Pause, pendant une fraction de seconde, puis c'est aussitôt reparti :

Guilty 'til I'm proven innocent, whiplash, heavy metal accident ! Rock on, I wanna be President… 'cos I love it…

…loud ! gueule toute la salle.

Enhardi par la participation immédiate du public, Naruto poursuit le refrain de plus belle :

I wanna hear it loud, right between the eyes ! Loud, I wanna hear it loud, I don't want to compromise !
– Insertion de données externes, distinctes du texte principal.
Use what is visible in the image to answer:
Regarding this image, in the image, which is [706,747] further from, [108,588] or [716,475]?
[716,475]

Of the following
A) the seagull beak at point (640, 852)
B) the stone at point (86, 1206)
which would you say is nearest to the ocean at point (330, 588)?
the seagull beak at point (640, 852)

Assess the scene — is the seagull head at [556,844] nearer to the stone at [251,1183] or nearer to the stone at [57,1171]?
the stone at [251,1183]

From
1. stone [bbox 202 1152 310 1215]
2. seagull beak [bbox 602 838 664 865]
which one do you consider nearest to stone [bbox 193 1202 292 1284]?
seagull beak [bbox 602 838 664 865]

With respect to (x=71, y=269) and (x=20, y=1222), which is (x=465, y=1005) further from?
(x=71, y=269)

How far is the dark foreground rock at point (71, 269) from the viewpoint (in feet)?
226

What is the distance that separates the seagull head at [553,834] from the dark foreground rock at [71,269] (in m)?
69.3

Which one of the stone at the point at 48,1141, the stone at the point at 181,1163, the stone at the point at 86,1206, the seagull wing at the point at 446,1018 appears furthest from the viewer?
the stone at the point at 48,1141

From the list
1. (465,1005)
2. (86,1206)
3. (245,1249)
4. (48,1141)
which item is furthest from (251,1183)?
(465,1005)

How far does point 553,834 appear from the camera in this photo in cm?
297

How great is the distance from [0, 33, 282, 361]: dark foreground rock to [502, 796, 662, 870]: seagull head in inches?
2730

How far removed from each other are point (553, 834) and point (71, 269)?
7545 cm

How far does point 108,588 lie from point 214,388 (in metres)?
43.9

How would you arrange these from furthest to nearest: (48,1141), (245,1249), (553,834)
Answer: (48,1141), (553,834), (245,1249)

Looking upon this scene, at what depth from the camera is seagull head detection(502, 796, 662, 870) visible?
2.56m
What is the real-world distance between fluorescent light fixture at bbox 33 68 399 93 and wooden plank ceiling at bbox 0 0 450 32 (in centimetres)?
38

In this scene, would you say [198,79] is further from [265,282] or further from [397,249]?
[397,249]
Ils ne pouvaient pas se tromper avec ce morceau, c'est un classique, tout le monde connaît, ça y est maintenant l'assemblée les écoutent, c'est sûr. Rien de tel qu'un KISS pour retenir l'attention. Comme prévu, ils arrêtent le morceau juste après le premier refrain, grognement frustré depuis la salle, c'était voulu, Hinata avait prévu le coup : lancer un truc dément juste le temps de chauffer les spectateurs, puis embrayer aussitôt sur le premier morceau du programme pour les maintenir en haleine.

Premier morceau, donc : cette fois, c'est Naruto qui commence avec une ligne de basse aiguë et précipitée. Hinata l'écoute avec angoisse, mais Naruto ne se plante pas une seule fois, ses doigts volent avec précision sur ses quatre cordes métalliques et Tenten a un petit sourire satisfait quand elle se met à battre discrètement les temps à la cymbale. Puis progressivement, la batterie s'anime, les caisses résonnent, de plus en plus fort, Naruto prend une profonde inspiration et Hinata sent son cœur s'affoler dans sa poitrine – ça va être à elle…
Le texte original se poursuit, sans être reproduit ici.